begin Passage given
Find x such that the four points A(4, 4, 4), B(5, x, 8), C(5, 4, 1) and D (7, 7, 2) are coplanar. 

OR

Using vectors, find the area of the ΔABC, whose vertices are A(1, 2, 5), 5(2, -1, 4) and C(4, 5, -1).

Given points are A(4,4,4), B(5, x, 8), C(5,4,1) and D(7,7,2), then position vectors of A, B, C and D respectively, are
$\begin{array}{l}\overrightarrow{\mathrm{OA}}=4\widehat{\mathrm{i}}+4\widehat{\mathrm{j}}+4\widehat{\mathrm{k}},\overrightarrow{\mathrm{OB}}=5\widehat{\mathrm{i}}+\mathrm{x}\widehat{\mathrm{j}}+8\widehat{\mathrm{k}}\\ \overrightarrow{\mathrm{OC}}=5\widehat{\mathrm{i}}+4\widehat{\mathrm{j}}+\widehat{\mathrm{k}}\text{ and }\overrightarrow{\mathrm{OD}}=7\widehat{\mathrm{i}}+7\widehat{\mathrm{j}}+2\widehat{\mathrm{k}}\\ \therefore \overrightarrow{\mathrm{AB}}=(5\widehat{\mathrm{i}}+\mathrm{x}\widehat{\mathrm{j}}+8\widehat{\mathrm{k}})-(4\widehat{\mathrm{i}}+4\widehat{\mathrm{j}}+4\widehat{\mathrm{k}})\\ =\widehat{\mathrm{i}}+(\mathrm{x}-4)\widehat{\mathrm{j}}+4\widehat{\mathrm{k}}\\ \overrightarrow{\mathrm{AC}}=(5\widehat{\mathrm{i}}+4\widehat{\mathrm{j}}+\widehat{\mathrm{k}})-(4\widehat{\mathrm{i}}+4\widehat{\mathrm{j}}+4\widehat{\mathrm{k}})\\ =\widehat{\mathrm{i}}-3\widehat{\mathrm{k}}\\ \text{ and }\overrightarrow{\mathrm{AD}}=(7\widehat{\mathrm{i}}+7\widehat{\mathrm{j}}+2\widehat{\mathrm{k}})-(4\widehat{\mathrm{i}}+4\widehat{\mathrm{j}}+4\widehat{\mathrm{k}})\\ =3\widehat{\mathrm{i}}+3\widehat{\mathrm{j}}-2\widehat{\mathrm{k}}\end{array}$
Given points are coplanar, if vectors $\overrightarrow{\mathrm{AB}},\overrightarrow{\mathrm{AC}},\overrightarrow{\mathrm{AD}}$ are coplanar.
end Passage given
Short task 1: In the coplanarity problem, what coordinates are given for point D?
begin Material to process
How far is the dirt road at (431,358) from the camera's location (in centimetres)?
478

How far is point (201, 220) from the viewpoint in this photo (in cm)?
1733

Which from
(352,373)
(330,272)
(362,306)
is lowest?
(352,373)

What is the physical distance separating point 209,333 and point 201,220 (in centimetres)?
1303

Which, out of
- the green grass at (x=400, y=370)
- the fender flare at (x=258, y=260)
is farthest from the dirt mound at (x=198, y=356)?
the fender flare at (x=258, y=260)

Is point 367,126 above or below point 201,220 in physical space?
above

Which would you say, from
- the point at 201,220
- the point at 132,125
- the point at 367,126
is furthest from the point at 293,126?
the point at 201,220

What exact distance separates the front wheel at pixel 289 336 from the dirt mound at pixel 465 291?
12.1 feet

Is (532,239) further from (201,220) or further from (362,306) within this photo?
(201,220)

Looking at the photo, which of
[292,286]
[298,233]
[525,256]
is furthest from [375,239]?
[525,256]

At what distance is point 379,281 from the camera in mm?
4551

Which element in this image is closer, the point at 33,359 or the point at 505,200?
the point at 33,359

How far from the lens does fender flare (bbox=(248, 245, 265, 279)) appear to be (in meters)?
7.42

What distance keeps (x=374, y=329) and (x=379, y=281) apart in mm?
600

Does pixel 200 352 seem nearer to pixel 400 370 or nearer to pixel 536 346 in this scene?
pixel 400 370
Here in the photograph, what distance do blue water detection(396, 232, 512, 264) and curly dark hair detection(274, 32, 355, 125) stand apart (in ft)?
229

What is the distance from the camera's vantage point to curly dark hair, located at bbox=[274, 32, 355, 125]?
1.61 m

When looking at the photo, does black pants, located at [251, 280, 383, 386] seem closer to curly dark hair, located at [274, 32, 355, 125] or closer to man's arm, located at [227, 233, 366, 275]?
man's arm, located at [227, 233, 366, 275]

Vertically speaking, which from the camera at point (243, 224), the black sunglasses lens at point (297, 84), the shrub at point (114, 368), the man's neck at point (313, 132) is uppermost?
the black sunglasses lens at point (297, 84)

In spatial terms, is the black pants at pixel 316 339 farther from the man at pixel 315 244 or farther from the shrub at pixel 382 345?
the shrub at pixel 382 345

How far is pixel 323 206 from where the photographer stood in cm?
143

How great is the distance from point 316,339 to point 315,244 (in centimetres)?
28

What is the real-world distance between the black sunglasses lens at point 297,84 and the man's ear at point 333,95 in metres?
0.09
end Material to process
Short task 2: Output the rows from the line containing "When looking at" through the final line of the rows, both ends included, reproducing every line verbatim.

Exercise solution 1: (7, 7, 2)

Exercise solution 2:
When looking at the photo, does black pants, located at [251, 280, 383, 386] seem closer to curly dark hair, located at [274, 32, 355, 125] or closer to man's arm, located at [227, 233, 366, 275]?
man's arm, located at [227, 233, 366, 275]

Vertically speaking, which from the camera at point (243, 224), the black sunglasses lens at point (297, 84), the shrub at point (114, 368), the man's neck at point (313, 132) is uppermost?
the black sunglasses lens at point (297, 84)

In spatial terms, is the black pants at pixel 316 339 farther from the man at pixel 315 244 or farther from the shrub at pixel 382 345?
the shrub at pixel 382 345

How far is pixel 323 206 from where the photographer stood in cm?
143

How great is the distance from point 316,339 to point 315,244 (in centimetres)?
28

What is the real-world distance between the black sunglasses lens at point 297,84 and the man's ear at point 333,95 in metres?
0.09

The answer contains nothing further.